Tugas:
Tuliskan lanjutan teks berita tentang gugatan Pilkada yang dikabulkan MK, dimulai setelah kalimat terakhirnya.

[Teks hasil ekstraksi]

JAKARTA – MK hanya mengabulkan 17 gugatan Pilkada baik dengan amar kabul sebagian atau kabul seluruhnya. Secara rinci, MK memerintahkan pemungutan suara ulang pada 16 gugatan dan penghitungan suara ulang terhadap 1 gugatan.
Peneliti KoDe Inisiatif, Muhammad Ihsan Maulana, menyatakan dari 17 gugatan Pilkada tersebut, 4 di antaranya melebihi syarat Pasal 158 UU Pilkada.
Diketahui berdasarkan Pasal 158 UU Pilkada, syarat selisih suara paslon yang menggugat hasil Pilkada dengan paslon pemenang, tak boleh melebihi 0,5 hingga 2 persen yang dihitung berdasarkan total suara sah.
“Empat perkara yang tidak terpenuhi ambang batas tapi MK memutuskan dikabulkan ada di Kota Banjarmasin dikabulkan sebagian, Kabupaten Nabire dikabulkan sebagian, Kabupaten Yalimo dikabulkan sebagian, dan Kabupaten Boven Digoel meski tidak terpenuhi ambang batas, tapi karena ada syarat pencalonan tidak terpenuhi dikabulkan seluruhnya,” ujar Ihsan dalam konferensi pers daring pada Selasa (23/3).
Berikut 4 gugatan Pilkada yang melebihi syarat selisih suara tapi dikabulkan MK, dikutip kumparan.com:
- Pilwalkot Banjarmasin
Paslon nomor 4 selaku penggugat, Ananda dan Mushaffa Zaki, meraih 74.154 suara. Ananda-Mushaffa kalah dari paslon nomor 2, Ibnu Sina-Arifin Noor, yang mendapatkan 90.980 suara. Artinya selisih kedua paslon mencapai 16.826 atau 7,23%.

[/Teks hasil ekstraksi]
[Segmen data]

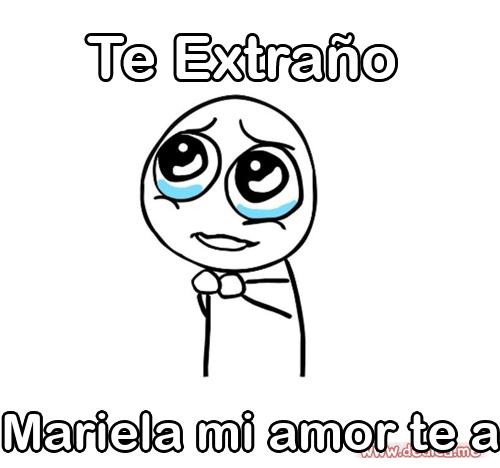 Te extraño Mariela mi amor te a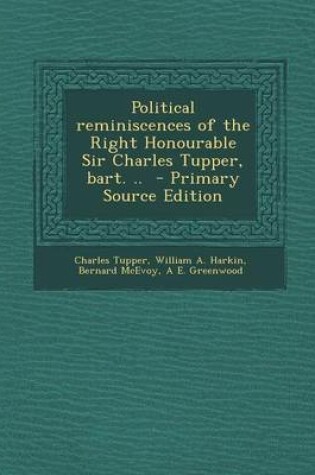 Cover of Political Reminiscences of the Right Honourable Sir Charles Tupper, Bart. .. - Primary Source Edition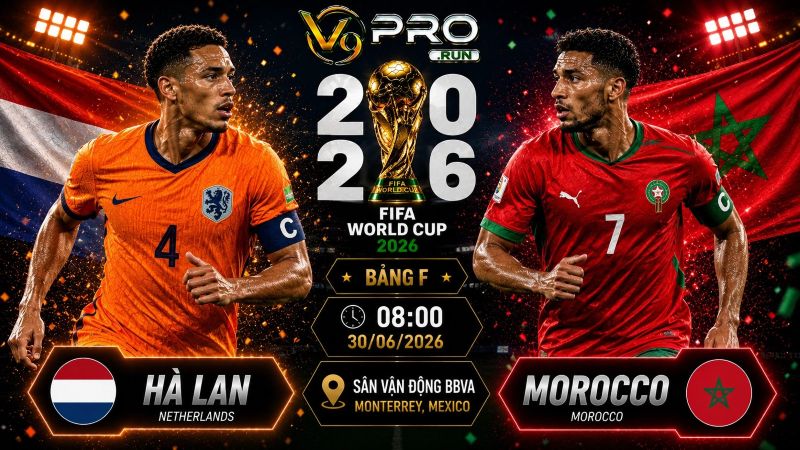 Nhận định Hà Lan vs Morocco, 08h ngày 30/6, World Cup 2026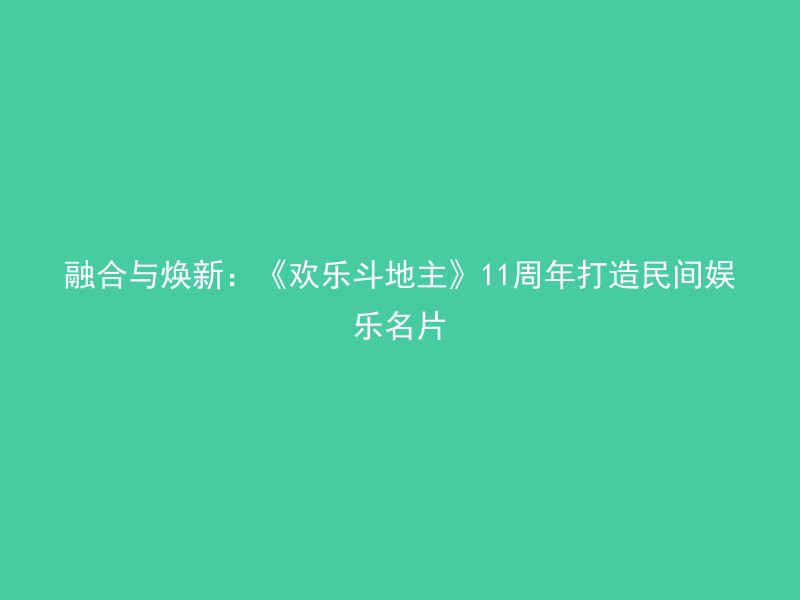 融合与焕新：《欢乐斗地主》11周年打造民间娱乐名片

[/Segmen data]

Jawaban tertulis:
Namun MK tetap mengabulkan sebagian gugatan Ananda-Mushaffa dengan memerintahkan pemungutan suara ulang di Kelurahan Mantuil, Kelurahan Murung Raya, dan Kelurahan Basirih Selatan, Kecamatan Banjarmasin Selatan. - Pilbup Yalimo
Paslon nomor 2 selaku penggugat, Lakius Peyon dan Nahum Mabel, mendapatkan 43.067 suara dalam Pilbup Yalimo. Lakius-Nahum kalah dari rivalnya paslon nomor 1, Erdi Dabi dan John Willi, yang mendapatkan 47.881. Selisih kedua paslon sebanyak 4.814 suara atau sekitar 5,29%. Meski demikian, MK mengabulkan sebagian gugatan Lakius-Nahum dan memerintahkan pemungutan suara ulang di 105 TPS. - Pilbup Nabire (perkara nomor 84/PHP.BUP-XIX/2021)
Terdapat 2 gugatan Pilkada Nabire yang diputus MK yakni perkara nomor 84/PHP.BUP-XIX/2021 dan 101/PHP.BUP-XIX/2021. Dari 2 perkara tersebut, gugatan nomor 84/PHP.BUP-XIX/2021 yang melebihi syarat selisih suara.
Gugatan nomor 84/PHP.BUP-XIX/2021 diajukan paslon nomor 3, Fransiscus Xaverius Mote dan Tabroni Bin M Cahya. Dalam Pilbup Nabire, Fransiscus-Tabroni mendapatkan 46.224 suara, kalah dari paslon nomor 2, Mesak Magai dan Ismail Djamaludin, yang meraup 61.729 suara.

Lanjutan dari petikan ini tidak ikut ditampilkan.